Where does that leave me? With just about everything I need except a full office suite that is fully integrated together. I can use MS Office online or Google Docs, but far too often I am outside of wifi land nor do I want to always turn my data plan into a roaming hotspot burner. Calligra looks good, but more for a backup option at some point maybe. But since everyone and their brother recommended LibreOffice, of course, I had to grab that as the main suite.
Which seemed like a good start. And then I realized I also had two other lists where I had already looked at various apps and identified a few I wanted too. It seemed obvious to cross-reference the three lists — what I had, plus a list from LifeHacker, plus a list from MakeUseOf.com — and see if I missed anything.
There were a few:
- Substitutes: Chromium installed instead of Chrome (small differences);
- Extra options to add: Shotwell (for photos), Clementine (music), Deluge (bittorrent); and,
- Not available through Lubuntu auto-install so I will have to find them: Gimp, DigiKam, VLC, Dropbox, Peazip.

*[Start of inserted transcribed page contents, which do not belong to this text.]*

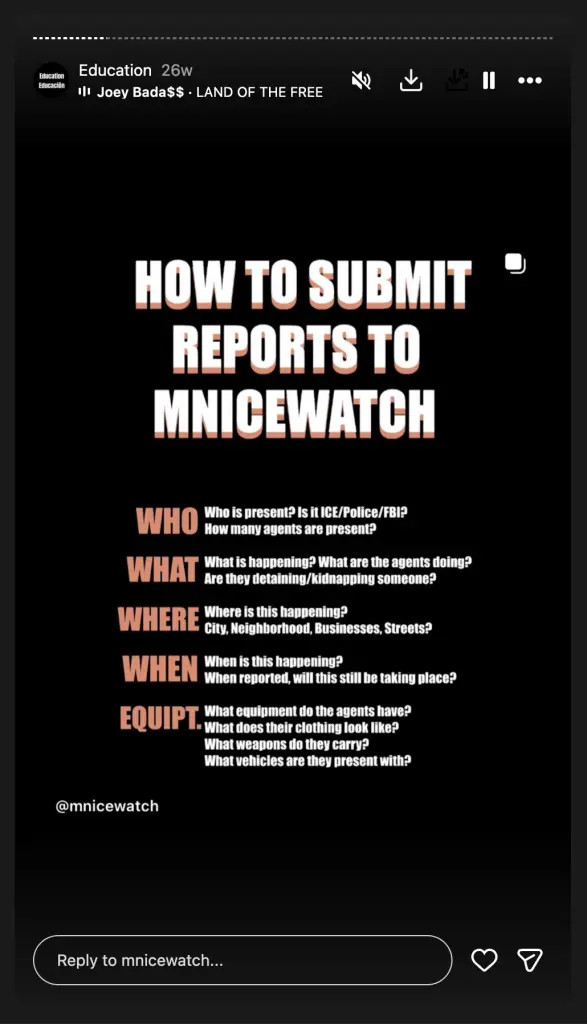 Education Educación

Education 26w

Joey Bada$$ · LAND OF THE FREE

HOW TO SUBMIT REPORTS TO MNICEWATCH

WHO Who is present? Is it ICE/Police/FBI? How many agents are present?

WHAT What is happening? What are the agents doing? Are they detaining/kidnapping someone?

WHERE Where is this happening? City, Neighborhood, Businesses, Streets?

WHEN When is this happening? When reported, will this still be taking place?

EQUIPT. What equipment do the agents have? What does their clothing look like? What weapons do they carry? What vehicles are they present with?

@mnicewatch

Reply to mnicewatch...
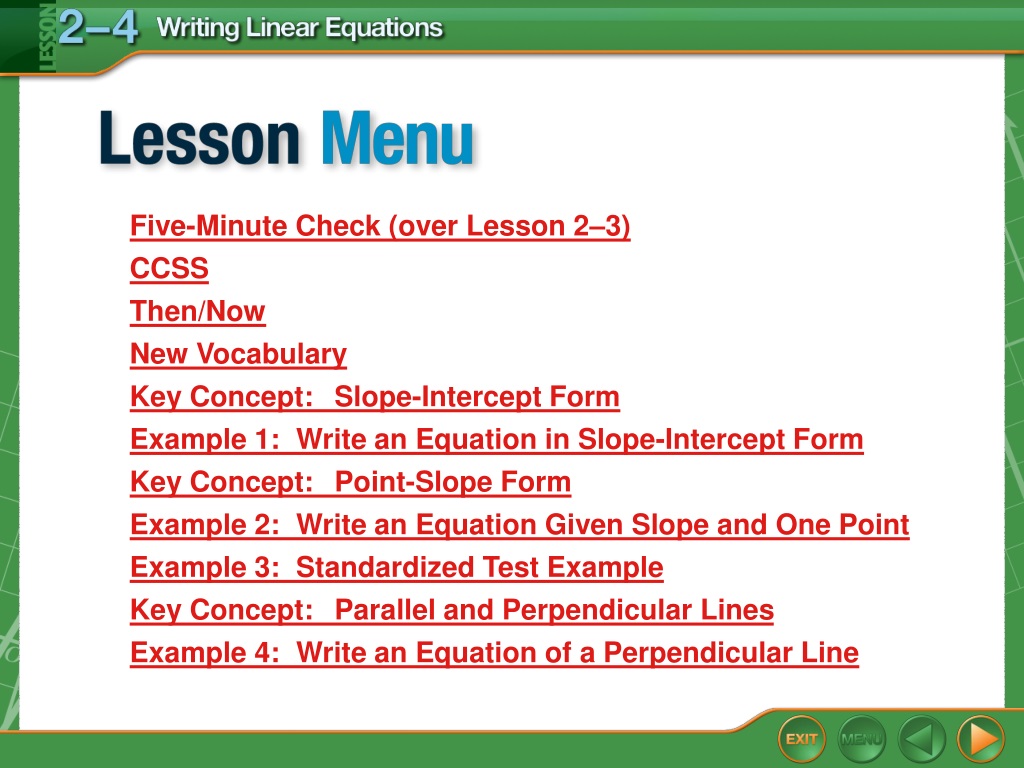 LESSON 2–4 Writing Linear Equations

Lesson Menu

Five-Minute Check (over Lesson 2–3)
CCSS
Then/Now
New Vocabulary
Key Concept: Slope-Intercept Form
Example 1: Write an Equation in Slope-Intercept Form
Key Concept: Point-Slope Form
Example 2: Write an Equation Given Slope and One Point
Example 3: Standardized Test Example
Key Concept: Parallel and Perpendicular Lines
Example 4: Write an Equation of a Perpendicular Line

EXIT MENU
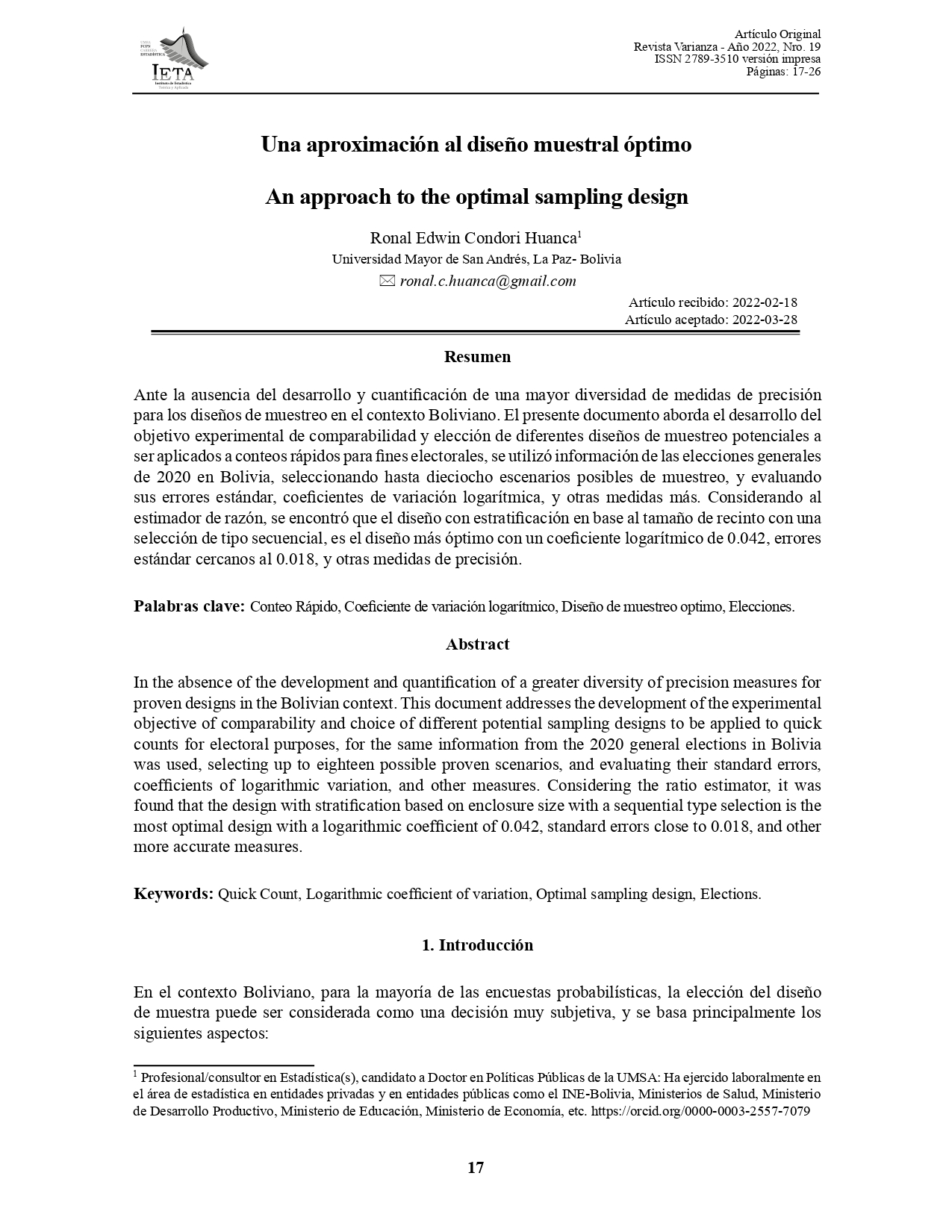 UMSA
FCPN
CARRERA
ESTADÍSTICA
IETA
Instituto de Estadística Teórica y Aplicada

Artículo Original
Revista Varianza - Año 2022, Nro. 19
ISSN 2789-3510 versión impresa
Páginas: 17-26

Una aproximación al diseño muestral óptimo

An approach to the optimal sampling design

Ronal Edwin Condori Huanca$^1$
Universidad Mayor de San Andrés, La Paz- Bolivia
ronal.c.huanca@gmail.com

Artículo recibido: 2022-02-18
Artículo aceptado: 2022-03-28

Resumen

Ante la ausencia del desarrollo y cuantificación de una mayor diversidad de medidas de precisión para los diseños de muestreo en el contexto Boliviano. El presente documento aborda el desarrollo del objetivo experimental de comparabilidad y elección de diferentes diseños de muestreo potenciales a ser aplicados a conteos rápidos para fines electorales, se utilizó información de las elecciones generales de 2020 en Bolivia, seleccionando hasta dieciocho escenarios posibles de muestreo, y evaluando sus errores estándar, coeficientes de variación logarítmica, y otras medidas más. Considerando al estimador de razón, se encontró que el diseño con estratificación en base al tamaño de recinto con una selección de tipo secuencial, es el diseño más óptimo con un coeficiente logarítmico de 0.042, errores estándar cercanos al 0.018, y otras medidas de precisión.

Palabras clave: Conteo Rápido, Coeficiente de variación logarítmico, Diseño de muestreo optimo, Elecciones.

Abstract

In the absence of the development and quantification of a greater diversity of precision measures for proven designs in the Bolivian context. This document addresses the development of the experimental objective of comparability and choice of different potential sampling designs to be applied to quick counts for electoral purposes, for the same information from the 2020 general elections in Bolivia was used, selecting up to eighteen possible proven scenarios, and evaluating their standard errors, coefficients of logarithmic variation, and other measures. Considering the ratio estimator, it was found that the design with stratification based on enclosure size with a sequential type selection is the most optimal design with a logarithmic coefficient of 0.042, standard errors close to 0.018, and other more accurate measures.

Keywords: Quick Count, Logarithmic coefficient of variation, Optimal sampling design, Elections.

1. Introducción

En el contexto Boliviano, para la mayoría de las encuestas probabilísticas, la elección del diseño de muestra puede ser considerada como una decisión muy subjetiva, y se basa principalmente los siguientes aspectos:

$^1$ Profesional/consultor en Estadística(s), candidato a Doctor en Políticas Públicas de la UMSA: Ha ejercido laboralmente en el área de estadística en entidades privadas y en entidades públicas como el INE-Bolivia, Ministerios de Salud, Ministerio de Desarrollo Productivo, Ministerio de Educación, Ministerio de Economía, etc. https://orcid.org/0000-0003-2557-7079

17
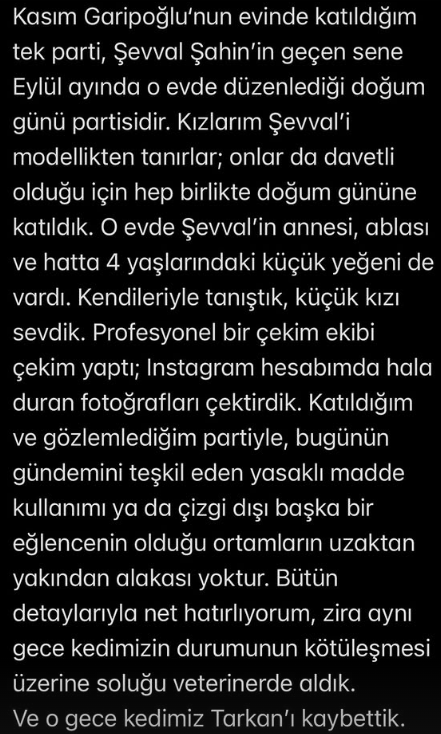 Kasım Garipoğlu'nun evinde katıldığım tek parti, Şevval Şahin'in geçen sene Eylül ayında o evde düzenlediği doğum günü partisidir. Kızlarım Şevval'i modellikten tanırlar; onlar da davetli olduğu için hep birlikte doğum gününe katıldık. O evde Şevval'in annesi, ablası ve hatta 4 yaşlarındaki küçük yeğeni de vardı. Kendileriyle tanıştık, küçük kızı sevdik. Profesyonel bir çekim ekibi çekim yaptı; Instagram hesabımda hala duran fotoğrafları çektirdik. Katıldığım ve gözlemlediğim partiyle, bugünün gündemini teşkil eden yasaklı madde kullanımı ya da çizgi dışı başka bir eğlencenin olduğu ortamların uzaktan yakından alakası yoktur. Bütün detaylarıyla net hatırlıyorum, zira aynı gece kedimizin durumunun kötüleşmesi üzerine soluğu veterinerde aldık.
Ve o gece kedimiz Tarkan'ı kaybettik.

Oops, apparently the missing ones weren’t available through Software Centre, but ARE through Synaptic. Easy enough to find them that way and install. A little more “manual”, but worked okay for almost everything. Which just leaves me trying to figure out DropBox and/or integration for Google Drive, and PeaZip.
Over time, I’ll cut a lot of these out as either a waste of space or just not applicable to my needs, but for now, they’re installed. Now to do some actual work and see how it handles a real-life test.